Brief 1
State how many lines in the records contain the string "flower", with case counting. Give only the number.

··· Source document

Interior also argues that the constitutional avoidance canon supports its interpretation because otherwise “kill” risks being unconstitutionally vague. There are at least two versions of constitutional avoidance: the more traditional mandate that, if possible, courts should interpret ambiguous statutes to avoid rendering them unconstitutional, and the more modern and questionable practice of construing ambiguous statutes to “avoid the need even to address serious questions about their constitutionality.” United States v. Davis, 139 S. Ct. 2319, 2332 n.6 (2019) (citation omitted). Under either version, Interior’s use of the canon is unpersuasive.
First, because the statute is unambiguous, using avoidance to create ambiguity or to distort the plain text is improper. See id. at 2332 (“[W]hen presented with two ‘fair alternatives,’ this Court has sometimes adopted the narrower construction of a criminal statute to avoid having to hold it unconstitutional if it were construed more broadly.”); McFadden v. United States, 576 U.S. 186, 197 (2015) (“[Constitutional avoidance] is a tool for choosing between competing plausible interpretations of a provision. It has no application in the interpretation of an unambiguous statute ....” (quotation omitted)); United States v. Culbert, 435 U.S. 371, 379 (1978) (finding statute clear and refusing to “manufacture ambiguity where none exists”).

······

Brief 2
List every court case cited by name in the passage on constitutional avoidance.

··· The records

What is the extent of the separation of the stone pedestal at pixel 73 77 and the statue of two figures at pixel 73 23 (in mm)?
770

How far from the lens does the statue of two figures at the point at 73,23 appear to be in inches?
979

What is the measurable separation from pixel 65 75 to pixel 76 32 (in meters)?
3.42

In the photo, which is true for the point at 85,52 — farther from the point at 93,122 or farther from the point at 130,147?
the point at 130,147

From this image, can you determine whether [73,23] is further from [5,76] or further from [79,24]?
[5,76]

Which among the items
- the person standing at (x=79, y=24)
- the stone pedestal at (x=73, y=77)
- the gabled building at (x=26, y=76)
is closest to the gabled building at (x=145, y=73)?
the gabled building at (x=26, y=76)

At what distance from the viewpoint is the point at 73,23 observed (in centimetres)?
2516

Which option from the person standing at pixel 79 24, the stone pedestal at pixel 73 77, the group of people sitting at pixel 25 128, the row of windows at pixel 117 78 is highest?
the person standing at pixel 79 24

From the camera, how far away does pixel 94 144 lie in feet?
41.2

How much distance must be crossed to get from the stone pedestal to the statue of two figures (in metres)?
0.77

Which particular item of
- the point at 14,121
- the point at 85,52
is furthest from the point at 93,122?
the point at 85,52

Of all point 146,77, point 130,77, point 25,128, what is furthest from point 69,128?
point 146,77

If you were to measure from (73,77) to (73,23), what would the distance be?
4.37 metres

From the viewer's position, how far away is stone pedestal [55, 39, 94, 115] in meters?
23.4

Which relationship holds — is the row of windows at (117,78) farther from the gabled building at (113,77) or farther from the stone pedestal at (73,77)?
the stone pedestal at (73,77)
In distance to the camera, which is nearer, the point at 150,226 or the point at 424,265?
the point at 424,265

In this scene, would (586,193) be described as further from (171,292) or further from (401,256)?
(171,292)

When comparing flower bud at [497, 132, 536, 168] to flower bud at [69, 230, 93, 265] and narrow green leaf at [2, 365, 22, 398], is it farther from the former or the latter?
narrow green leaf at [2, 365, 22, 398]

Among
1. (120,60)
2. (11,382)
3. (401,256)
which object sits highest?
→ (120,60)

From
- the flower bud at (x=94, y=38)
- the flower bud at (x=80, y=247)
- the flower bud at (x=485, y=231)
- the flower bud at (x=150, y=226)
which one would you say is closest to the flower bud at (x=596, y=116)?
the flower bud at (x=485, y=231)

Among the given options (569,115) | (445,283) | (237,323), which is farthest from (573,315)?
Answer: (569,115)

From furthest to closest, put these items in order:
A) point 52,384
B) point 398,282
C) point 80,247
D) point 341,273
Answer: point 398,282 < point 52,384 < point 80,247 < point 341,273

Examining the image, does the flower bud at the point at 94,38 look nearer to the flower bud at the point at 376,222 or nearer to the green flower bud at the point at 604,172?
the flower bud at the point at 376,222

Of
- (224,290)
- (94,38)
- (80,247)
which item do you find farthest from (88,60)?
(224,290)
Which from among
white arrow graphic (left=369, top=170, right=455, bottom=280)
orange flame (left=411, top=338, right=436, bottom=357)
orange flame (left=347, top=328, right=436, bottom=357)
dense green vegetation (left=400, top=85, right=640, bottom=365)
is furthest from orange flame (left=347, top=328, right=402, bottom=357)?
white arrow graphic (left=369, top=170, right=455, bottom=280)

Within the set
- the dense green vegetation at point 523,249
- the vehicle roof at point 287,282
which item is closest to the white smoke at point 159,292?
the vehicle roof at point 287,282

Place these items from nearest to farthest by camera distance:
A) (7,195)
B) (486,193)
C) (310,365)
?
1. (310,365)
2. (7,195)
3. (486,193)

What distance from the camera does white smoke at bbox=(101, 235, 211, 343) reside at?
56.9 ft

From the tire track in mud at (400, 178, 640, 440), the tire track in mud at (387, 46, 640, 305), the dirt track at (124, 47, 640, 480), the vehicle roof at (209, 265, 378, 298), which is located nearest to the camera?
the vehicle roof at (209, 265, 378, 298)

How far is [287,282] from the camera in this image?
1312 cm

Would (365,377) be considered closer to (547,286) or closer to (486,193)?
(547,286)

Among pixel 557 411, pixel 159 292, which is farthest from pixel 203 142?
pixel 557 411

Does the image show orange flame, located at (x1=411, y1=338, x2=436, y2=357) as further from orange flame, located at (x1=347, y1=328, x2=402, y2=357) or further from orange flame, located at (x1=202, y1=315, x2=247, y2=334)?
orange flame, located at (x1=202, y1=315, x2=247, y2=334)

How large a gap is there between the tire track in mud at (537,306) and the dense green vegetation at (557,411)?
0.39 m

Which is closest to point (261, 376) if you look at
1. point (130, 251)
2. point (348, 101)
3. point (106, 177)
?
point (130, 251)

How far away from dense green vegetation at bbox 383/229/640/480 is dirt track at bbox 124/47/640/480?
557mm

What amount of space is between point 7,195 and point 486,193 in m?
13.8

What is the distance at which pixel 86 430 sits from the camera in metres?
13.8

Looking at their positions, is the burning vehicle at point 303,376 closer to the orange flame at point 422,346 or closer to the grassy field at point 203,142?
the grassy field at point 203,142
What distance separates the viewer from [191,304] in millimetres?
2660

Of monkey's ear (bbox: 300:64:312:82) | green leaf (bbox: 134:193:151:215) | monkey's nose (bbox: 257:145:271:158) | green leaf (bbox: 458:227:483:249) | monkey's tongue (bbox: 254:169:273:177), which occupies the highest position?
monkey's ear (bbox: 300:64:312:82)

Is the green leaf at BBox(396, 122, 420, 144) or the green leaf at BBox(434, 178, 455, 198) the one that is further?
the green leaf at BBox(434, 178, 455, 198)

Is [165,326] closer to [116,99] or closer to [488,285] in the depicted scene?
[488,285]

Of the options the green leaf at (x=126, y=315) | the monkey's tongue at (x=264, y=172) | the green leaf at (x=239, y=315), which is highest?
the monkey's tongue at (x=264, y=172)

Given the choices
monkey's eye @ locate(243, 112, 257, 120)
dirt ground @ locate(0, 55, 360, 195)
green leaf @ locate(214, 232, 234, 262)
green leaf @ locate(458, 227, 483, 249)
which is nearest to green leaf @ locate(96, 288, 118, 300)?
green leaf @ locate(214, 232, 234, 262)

······

Complete answer 1
9

Complete answer 2
United States v. Davis
McFadden v. United States
United States v. Culbert